======== Text

The amount of stack memory allowed for the execution of the unlocking and locking script for an input. ✓

47. Nodes on the Bitcoin network are free to do what?

To connect or disconnect to any device, user or service. ✓

To reject or shut down connections as they see fit. ✓

To operate with very different connection policies than other nodes. ✓

To reject otherwise valid transactions or blocks without consequence.

48. What is a transaction that is submitted in a non-final state called?

An invalid transaction.

A transaction evaluation.

A non-standard transaction.

A payment channel. ✓

49. What can a payment channel be used for?

Streaming content. ✓

large data transfers inside a bitcoin transaction. ✓

Paying for ongoing services. ✓

Anonymous transactions.

50. In the future, how may nodes use version numbers to determine how they direct their efforts?

By validating transactions with version numbers which meet legal or regulatory requirements. ✓

By validating transactions with version numbers that individual nodes have the capacity for.

By validating transactions that use version numbers corresponding to their values.

By using version numbers to identify users based on their off network identity.

51. Match the data item: The output script in bytes, given as a 1-9 byte VarInt.

Value

Output script length ✓

Output script

52. Match the data item: Often referred to as the scriptPubKey. Each scriptPubKey defines locking/spending conditions of an output.

Value

Output script length

Output script ✓

53. Match the data item: An 8-byte little-endian value representing the quantity of satoshis held by the output.

================

* _Assignment 1_:
Say whether each statement below agrees with the Bitcoin quiz. For each, answer yes or no and quote the deciding words of the quiz. (a) A transaction submitted in a non-final state is marked as being called a payment channel. (b) In item 52, the description of the scriptPubKey is matched to "Output script length." (c) Item 51 says the output script length is given as a 1-9 byte VarInt.
* _Assignment 2_:
Carry on the Bitcoin quiz from the point where it stops.

======== Source information

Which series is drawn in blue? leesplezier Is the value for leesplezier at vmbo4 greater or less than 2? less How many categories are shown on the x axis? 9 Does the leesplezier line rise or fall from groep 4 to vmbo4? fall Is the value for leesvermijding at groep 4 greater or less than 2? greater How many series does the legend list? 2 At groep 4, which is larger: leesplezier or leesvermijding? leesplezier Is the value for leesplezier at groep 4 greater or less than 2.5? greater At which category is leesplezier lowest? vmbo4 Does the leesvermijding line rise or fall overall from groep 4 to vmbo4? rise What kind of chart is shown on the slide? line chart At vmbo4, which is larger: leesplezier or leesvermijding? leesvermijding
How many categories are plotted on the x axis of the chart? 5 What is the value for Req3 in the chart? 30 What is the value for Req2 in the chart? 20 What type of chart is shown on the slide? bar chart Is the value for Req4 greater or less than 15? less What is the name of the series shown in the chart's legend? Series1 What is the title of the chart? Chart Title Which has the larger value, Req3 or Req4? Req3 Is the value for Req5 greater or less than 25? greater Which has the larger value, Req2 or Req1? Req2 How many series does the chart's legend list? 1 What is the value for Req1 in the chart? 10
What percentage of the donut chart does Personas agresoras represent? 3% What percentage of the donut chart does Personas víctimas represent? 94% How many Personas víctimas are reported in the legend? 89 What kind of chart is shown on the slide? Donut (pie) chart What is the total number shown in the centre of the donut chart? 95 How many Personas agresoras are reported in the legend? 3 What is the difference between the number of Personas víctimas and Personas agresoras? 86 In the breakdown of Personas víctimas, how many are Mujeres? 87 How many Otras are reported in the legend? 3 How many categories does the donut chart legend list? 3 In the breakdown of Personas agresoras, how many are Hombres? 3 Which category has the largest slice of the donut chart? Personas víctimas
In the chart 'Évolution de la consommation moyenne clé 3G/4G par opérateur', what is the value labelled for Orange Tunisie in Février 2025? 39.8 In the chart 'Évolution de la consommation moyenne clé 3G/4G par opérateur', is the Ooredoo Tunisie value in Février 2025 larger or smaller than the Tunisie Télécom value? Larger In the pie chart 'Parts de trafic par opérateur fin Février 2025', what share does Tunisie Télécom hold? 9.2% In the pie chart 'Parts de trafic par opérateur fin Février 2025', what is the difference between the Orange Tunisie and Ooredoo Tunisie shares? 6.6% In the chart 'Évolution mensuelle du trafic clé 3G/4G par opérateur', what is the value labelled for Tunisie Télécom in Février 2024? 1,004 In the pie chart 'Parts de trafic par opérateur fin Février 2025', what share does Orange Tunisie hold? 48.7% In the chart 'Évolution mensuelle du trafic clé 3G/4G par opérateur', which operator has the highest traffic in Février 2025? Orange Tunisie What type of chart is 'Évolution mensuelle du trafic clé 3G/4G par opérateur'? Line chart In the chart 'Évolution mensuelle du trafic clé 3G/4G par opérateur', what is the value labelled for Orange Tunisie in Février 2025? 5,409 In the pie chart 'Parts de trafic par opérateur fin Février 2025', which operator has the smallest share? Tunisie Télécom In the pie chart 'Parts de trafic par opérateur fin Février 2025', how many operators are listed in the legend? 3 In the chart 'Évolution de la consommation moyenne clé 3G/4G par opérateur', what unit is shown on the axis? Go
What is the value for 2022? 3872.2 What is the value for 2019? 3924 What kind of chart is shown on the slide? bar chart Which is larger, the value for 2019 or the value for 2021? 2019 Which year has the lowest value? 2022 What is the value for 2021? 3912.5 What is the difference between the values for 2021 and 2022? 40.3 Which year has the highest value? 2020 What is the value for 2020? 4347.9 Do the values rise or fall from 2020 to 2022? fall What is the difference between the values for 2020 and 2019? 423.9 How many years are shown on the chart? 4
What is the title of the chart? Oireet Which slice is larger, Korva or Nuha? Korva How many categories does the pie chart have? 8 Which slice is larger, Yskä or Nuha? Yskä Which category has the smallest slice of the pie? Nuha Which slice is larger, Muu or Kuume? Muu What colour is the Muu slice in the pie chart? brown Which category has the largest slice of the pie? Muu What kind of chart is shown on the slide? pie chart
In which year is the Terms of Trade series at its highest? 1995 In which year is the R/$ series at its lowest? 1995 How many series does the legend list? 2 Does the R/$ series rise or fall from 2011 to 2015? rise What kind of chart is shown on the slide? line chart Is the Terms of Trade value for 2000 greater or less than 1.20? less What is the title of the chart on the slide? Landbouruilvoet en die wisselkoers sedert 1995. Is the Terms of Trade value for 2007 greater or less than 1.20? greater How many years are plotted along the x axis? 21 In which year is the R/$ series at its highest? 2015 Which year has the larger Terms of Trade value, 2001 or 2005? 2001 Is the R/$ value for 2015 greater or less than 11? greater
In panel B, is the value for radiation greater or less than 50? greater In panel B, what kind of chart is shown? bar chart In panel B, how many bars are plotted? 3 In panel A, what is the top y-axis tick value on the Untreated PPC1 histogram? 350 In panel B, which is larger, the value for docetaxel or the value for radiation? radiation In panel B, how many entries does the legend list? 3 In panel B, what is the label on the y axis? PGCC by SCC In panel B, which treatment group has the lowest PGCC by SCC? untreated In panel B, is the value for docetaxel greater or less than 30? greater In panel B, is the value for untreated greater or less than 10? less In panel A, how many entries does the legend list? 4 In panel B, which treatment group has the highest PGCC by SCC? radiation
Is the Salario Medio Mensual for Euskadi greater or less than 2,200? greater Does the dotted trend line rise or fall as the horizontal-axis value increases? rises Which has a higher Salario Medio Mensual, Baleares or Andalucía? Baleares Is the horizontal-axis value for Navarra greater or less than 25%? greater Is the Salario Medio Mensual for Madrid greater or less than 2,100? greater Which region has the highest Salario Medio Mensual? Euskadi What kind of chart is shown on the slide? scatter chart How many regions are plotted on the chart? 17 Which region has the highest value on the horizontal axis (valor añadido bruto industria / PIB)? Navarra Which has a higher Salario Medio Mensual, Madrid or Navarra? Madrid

================

* _Task result 1_:
(a) Yes: "A payment channel. ✓"
(b) No: "Output script ✓"
(c) Yes: "given as a 1-9 byte VarInt"

* _Task result 2_:
Value ✓

Output script length

Output script

54. If the nLockTime field is less than or equal to 500,000,000, what does the nLockTime field represent?

The Block height. ✓

A UNIX epoch timestamp.

The transaction size.

The transaction fee.

55. If the nLockTime field is greater than 500,000,000, what does the nLockTime field represent?

The Block height at which the transaction becomes final.

A UNIX epoch timestamp. ✓

The transaction size.

The transaction fee.

56. What happens to a transaction with a future nLockTime and an nSequence field below 0xFFFFFFFF?

Since it is a final transaction it is accepted by nodes and included within a valid block.

It is held until nLockTime expiry or its input's nSequence has been finalized. ✓

Since it is a non-final transaction it is ignored until the payment channel is closed.

Nodes wait until the block height has passed before validating the transaction.

57. What occurs to the nLockTime if all the transaction inputs have the maximum nSequence value?

It is ignored and the transaction can be included within a block. ✓

The transaction becomes final and doesn't need to be added to a block.

The nLockTime becomes a UNIX epoch timestamp.

The transaction is invalid until it can be finalized.

58. Non-final transactions are replaceable with what?

Transactions with the same inputs but with a lower nSequence number.

Transactions with different inputs but the same nSequence number.

Transactions that include the same inputs and the same nSequence number.

Transactions that include the same inputs with a higher nSequence number. ✓

59. What happens once a payment channel closes?

Only the last non-final transaction is recorded on-chain.

Only the funding transaction is recorded on-chain.

Only the most recent version of the iterated transaction is recorded on-chain. ✓

All iterations of the transaction are recorded on-chain.

60. Which are the correct rules for comparing each new version of the iterated transaction with the previous version?

The previous outputs are the same set being spent by the transaction inputs. ✓

No more than one of those inputs can be submitted with a decreased nSequence number.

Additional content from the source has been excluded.